— ASSIGNMENT —
Please update the data below by changing every "x axis" to "horizontal axis", leaving everything else as it is.

— INPUT RECORDS —

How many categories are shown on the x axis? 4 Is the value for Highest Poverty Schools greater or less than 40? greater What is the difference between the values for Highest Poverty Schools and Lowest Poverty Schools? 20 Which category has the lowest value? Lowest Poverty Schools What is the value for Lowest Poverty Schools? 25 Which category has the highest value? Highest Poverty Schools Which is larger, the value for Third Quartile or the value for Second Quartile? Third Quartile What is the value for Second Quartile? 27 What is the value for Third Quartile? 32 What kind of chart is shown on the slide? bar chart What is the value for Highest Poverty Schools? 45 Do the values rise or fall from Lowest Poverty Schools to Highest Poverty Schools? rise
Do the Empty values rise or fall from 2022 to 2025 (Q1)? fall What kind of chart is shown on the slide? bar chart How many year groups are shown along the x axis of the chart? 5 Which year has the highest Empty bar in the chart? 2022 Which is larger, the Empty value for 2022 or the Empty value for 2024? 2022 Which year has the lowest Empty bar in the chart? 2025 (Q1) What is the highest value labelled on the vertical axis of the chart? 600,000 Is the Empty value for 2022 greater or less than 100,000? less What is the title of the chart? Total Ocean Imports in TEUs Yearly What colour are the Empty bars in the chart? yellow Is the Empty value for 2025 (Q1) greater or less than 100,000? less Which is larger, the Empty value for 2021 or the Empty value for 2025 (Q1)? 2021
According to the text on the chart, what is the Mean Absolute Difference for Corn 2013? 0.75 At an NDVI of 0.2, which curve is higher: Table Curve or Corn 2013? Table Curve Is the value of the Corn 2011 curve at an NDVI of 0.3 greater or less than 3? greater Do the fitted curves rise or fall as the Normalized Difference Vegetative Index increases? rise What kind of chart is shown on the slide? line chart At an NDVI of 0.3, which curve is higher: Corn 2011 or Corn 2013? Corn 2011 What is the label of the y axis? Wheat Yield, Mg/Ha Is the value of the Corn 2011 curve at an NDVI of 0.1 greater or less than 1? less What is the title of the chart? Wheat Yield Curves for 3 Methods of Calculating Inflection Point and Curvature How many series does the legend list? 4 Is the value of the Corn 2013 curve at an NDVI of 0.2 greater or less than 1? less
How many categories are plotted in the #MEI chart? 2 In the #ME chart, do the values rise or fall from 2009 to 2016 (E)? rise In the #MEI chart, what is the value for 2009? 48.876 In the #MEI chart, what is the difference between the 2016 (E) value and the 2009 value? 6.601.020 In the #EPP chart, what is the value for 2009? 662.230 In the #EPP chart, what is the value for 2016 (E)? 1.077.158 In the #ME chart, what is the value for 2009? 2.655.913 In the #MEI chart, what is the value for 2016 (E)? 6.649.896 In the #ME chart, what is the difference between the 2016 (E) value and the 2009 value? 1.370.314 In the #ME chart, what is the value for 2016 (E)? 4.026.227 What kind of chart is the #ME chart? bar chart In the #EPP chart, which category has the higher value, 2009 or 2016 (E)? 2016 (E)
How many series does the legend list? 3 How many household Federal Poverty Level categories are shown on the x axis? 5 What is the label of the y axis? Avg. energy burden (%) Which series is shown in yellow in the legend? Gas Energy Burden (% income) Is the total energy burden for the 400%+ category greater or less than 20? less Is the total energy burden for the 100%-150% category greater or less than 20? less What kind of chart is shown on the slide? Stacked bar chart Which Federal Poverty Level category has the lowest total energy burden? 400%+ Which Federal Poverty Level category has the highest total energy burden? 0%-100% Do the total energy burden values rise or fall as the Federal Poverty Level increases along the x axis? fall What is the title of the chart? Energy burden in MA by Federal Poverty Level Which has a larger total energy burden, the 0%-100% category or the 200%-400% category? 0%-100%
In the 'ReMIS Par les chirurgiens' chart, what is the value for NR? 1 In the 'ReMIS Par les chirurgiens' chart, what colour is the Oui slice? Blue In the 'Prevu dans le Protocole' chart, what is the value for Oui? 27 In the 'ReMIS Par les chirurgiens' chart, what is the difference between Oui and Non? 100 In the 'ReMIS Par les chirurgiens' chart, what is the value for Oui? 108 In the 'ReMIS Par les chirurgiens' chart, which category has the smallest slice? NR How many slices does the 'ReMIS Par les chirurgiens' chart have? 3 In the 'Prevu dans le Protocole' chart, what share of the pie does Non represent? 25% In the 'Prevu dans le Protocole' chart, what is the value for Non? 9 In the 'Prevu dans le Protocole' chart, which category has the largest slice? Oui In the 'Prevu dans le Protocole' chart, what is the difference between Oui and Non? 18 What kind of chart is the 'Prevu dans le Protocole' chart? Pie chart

— PROBLEM SOLUTION —
How many categories are shown on the horizontal axis? 4 Is the value for Highest Poverty Schools greater or less than 40? greater What is the difference between the values for Highest Poverty Schools and Lowest Poverty Schools? 20 Which category has the lowest value? Lowest Poverty Schools What is the value for Lowest Poverty Schools? 25 Which category has the highest value? Highest Poverty Schools Which is larger, the value for Third Quartile or the value for Second Quartile? Third Quartile What is the value for Second Quartile? 27 What is the value for Third Quartile? 32 What kind of chart is shown on the slide? bar chart What is the value for Highest Poverty Schools? 45 Do the values rise or fall from Lowest Poverty Schools to Highest Poverty Schools? rise
Do the Empty values rise or fall from 2022 to 2025 (Q1)? fall What kind of chart is shown on the slide? bar chart How many year groups are shown along the horizontal axis of the chart? 5 Which year has the highest Empty bar in the chart? 2022 Which is larger, the Empty value for 2022 or the Empty value for 2024? 2022 Which year has the lowest Empty bar in the chart? 2025 (Q1) What is the highest value labelled on the vertical axis of the chart? 600,000 Is the Empty value for 2022 greater or less than 100,000? less What is the title of the chart? Total Ocean Imports in TEUs Yearly What colour are the Empty bars in the chart? yellow Is the Empty value for 2025 (Q1) greater or less than 100,000? less Which is larger, the Empty value for 2021 or the Empty value for 2025 (Q1)? 2021
According to the text on the chart, what is the Mean Absolute Difference for Corn 2013? 0.75 At an NDVI of 0.2, which curve is higher: Table Curve or Corn 2013? Table Curve Is the value of the Corn 2011 curve at an NDVI of 0.3 greater or less than 3? greater Do the fitted curves rise or fall as the Normalized Difference Vegetative Index increases? rise What kind of chart is shown on the slide? line chart At an NDVI of 0.3, which curve is higher: Corn 2011 or Corn 2013? Corn 2011 What is the label of the y axis? Wheat Yield, Mg/Ha Is the value of the Corn 2011 curve at an NDVI of 0.1 greater or less than 1? less What is the title of the chart? Wheat Yield Curves for 3 Methods of Calculating Inflection Point and Curvature How many series does the legend list? 4 Is the value of the Corn 2013 curve at an NDVI of 0.2 greater or less than 1? less
How many categories are plotted in the #MEI chart? 2 In the #ME chart, do the values rise or fall from 2009 to 2016 (E)? rise In the #MEI chart, what is the value for 2009? 48.876 In the #MEI chart, what is the difference between the 2016 (E) value and the 2009 value? 6.601.020 In the #EPP chart, what is the value for 2009? 662.230 In the #EPP chart, what is the value for 2016 (E)? 1.077.158 In the #ME chart, what is the value for 2009? 2.655.913 In the #MEI chart, what is the value for 2016 (E)? 6.649.896 In the #ME chart, what is the difference between the 2016 (E) value and the 2009 value? 1.370.314 In the #ME chart, what is the value for 2016 (E)? 4.026.227 What kind of chart is the #ME chart? bar chart In the #EPP chart, which category has the higher value, 2009 or 2016 (E)? 2016 (E)
How many series does the legend list? 3 How many household Federal Poverty Level categories are shown on the horizontal axis? 5 What is the label of the y axis? Avg. energy burden (%) Which series is shown in yellow in the legend? Gas Energy Burden (% income) Is the total energy burden for the 400%+ category greater or less than 20? less Is the total energy burden for the 100%-150% category greater or less than 20? less What kind of chart is shown on the slide? Stacked bar chart Which Federal Poverty Level category has the lowest total energy burden? 400%+ Which Federal Poverty Level category has the highest total energy burden? 0%-100% Do the total energy burden values rise or fall as the Federal Poverty Level increases along the horizontal axis? fall What is the title of the chart? Energy burden in MA by Federal Poverty Level Which has a larger total energy burden, the 0%-100% category or the 200%-400% category? 0%-100%
In the 'ReMIS Par les chirurgiens' chart, what is the value for NR? 1 In the 'ReMIS Par les chirurgiens' chart, what colour is the Oui slice? Blue In the 'Prevu dans le Protocole' chart, what is the value for Oui? 27 In the 'ReMIS Par les chirurgiens' chart, what is the difference between Oui and Non? 100 In the 'ReMIS Par les chirurgiens' chart, what is the value for Oui? 108 In the 'ReMIS Par les chirurgiens' chart, which category has the smallest slice? NR How many slices does the 'ReMIS Par les chirurgiens' chart have? 3 In the 'Prevu dans le Protocole' chart, what share of the pie does Non represent? 25% In the 'Prevu dans le Protocole' chart, what is the value for Non? 9 In the 'Prevu dans le Protocole' chart, which category has the largest slice? Oui In the 'Prevu dans le Protocole' chart, what is the difference between Oui and Non? 18 What kind of chart is the 'Prevu dans le Protocole' chart? Pie chart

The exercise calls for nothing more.